Copy out every one of the lines below word for word, keeping each character, coordinate, and line break unchanged.

* Supplied material
+ + + + + + +

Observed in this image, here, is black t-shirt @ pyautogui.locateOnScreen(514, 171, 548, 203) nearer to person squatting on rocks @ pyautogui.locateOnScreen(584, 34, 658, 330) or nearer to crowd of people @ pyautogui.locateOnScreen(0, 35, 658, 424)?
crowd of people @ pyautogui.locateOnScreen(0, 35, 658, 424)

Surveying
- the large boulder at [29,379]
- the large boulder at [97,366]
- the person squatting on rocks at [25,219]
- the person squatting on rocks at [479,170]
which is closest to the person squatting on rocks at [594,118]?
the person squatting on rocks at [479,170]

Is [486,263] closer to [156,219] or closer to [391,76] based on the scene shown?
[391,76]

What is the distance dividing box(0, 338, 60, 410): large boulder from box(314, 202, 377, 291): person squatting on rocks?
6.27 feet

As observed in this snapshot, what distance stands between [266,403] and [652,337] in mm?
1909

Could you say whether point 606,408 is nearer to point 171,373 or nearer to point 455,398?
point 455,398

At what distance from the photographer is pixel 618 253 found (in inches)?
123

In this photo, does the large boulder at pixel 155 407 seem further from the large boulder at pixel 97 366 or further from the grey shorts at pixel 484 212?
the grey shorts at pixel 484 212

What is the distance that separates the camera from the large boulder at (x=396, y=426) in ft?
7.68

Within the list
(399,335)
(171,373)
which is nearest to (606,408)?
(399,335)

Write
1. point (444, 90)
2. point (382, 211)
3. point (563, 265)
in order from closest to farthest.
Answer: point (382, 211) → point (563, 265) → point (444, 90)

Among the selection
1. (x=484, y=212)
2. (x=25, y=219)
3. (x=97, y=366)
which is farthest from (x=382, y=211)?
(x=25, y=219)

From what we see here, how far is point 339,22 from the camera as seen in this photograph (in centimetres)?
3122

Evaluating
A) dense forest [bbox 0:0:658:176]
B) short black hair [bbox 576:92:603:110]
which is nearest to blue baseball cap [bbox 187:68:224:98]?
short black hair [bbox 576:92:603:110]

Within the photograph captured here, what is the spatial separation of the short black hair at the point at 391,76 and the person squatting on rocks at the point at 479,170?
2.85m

+ + + + + + +

* Solution to the exercise
Observed in this image, here, is black t-shirt @ pyautogui.locateOnScreen(514, 171, 548, 203) nearer to person squatting on rocks @ pyautogui.locateOnScreen(584, 34, 658, 330) or nearer to crowd of people @ pyautogui.locateOnScreen(0, 35, 658, 424)?
crowd of people @ pyautogui.locateOnScreen(0, 35, 658, 424)

Surveying
- the large boulder at [29,379]
- the large boulder at [97,366]
- the person squatting on rocks at [25,219]
- the person squatting on rocks at [479,170]
which is closest to the person squatting on rocks at [594,118]?
the person squatting on rocks at [479,170]

Is [486,263] closer to [156,219] or closer to [391,76] based on the scene shown?
[391,76]

What is the distance dividing box(0, 338, 60, 410): large boulder from box(314, 202, 377, 291): person squatting on rocks?
6.27 feet

As observed in this snapshot, what distance stands between [266,403] and [652,337] in mm?
1909

Could you say whether point 606,408 is nearer to point 171,373 or nearer to point 455,398?
point 455,398

At what distance from the photographer is pixel 618 253 found (in inches)?
123

In this photo, does the large boulder at pixel 155 407 seem further from the large boulder at pixel 97 366 or further from the grey shorts at pixel 484 212?
the grey shorts at pixel 484 212

What is the distance that separates the camera from the large boulder at (x=396, y=426) in ft?
7.68

Within the list
(399,335)
(171,373)
which is nearest to (606,408)?
(399,335)

Write
1. point (444, 90)
2. point (382, 211)
3. point (563, 265)
in order from closest to farthest.
Answer: point (382, 211) → point (563, 265) → point (444, 90)

Among the selection
1. (x=484, y=212)
2. (x=25, y=219)
3. (x=97, y=366)
which is farthest from (x=382, y=211)?
(x=25, y=219)

From what we see here, how far is point 339,22 from the camera as seen in this photograph (in centimetres)?
3122

Evaluating
A) dense forest [bbox 0:0:658:176]
B) short black hair [bbox 576:92:603:110]
which is nearest to blue baseball cap [bbox 187:68:224:98]?
short black hair [bbox 576:92:603:110]

Within the photograph captured here, what is the spatial separation of the short black hair at the point at 391,76 and the person squatting on rocks at the point at 479,170?
2.85m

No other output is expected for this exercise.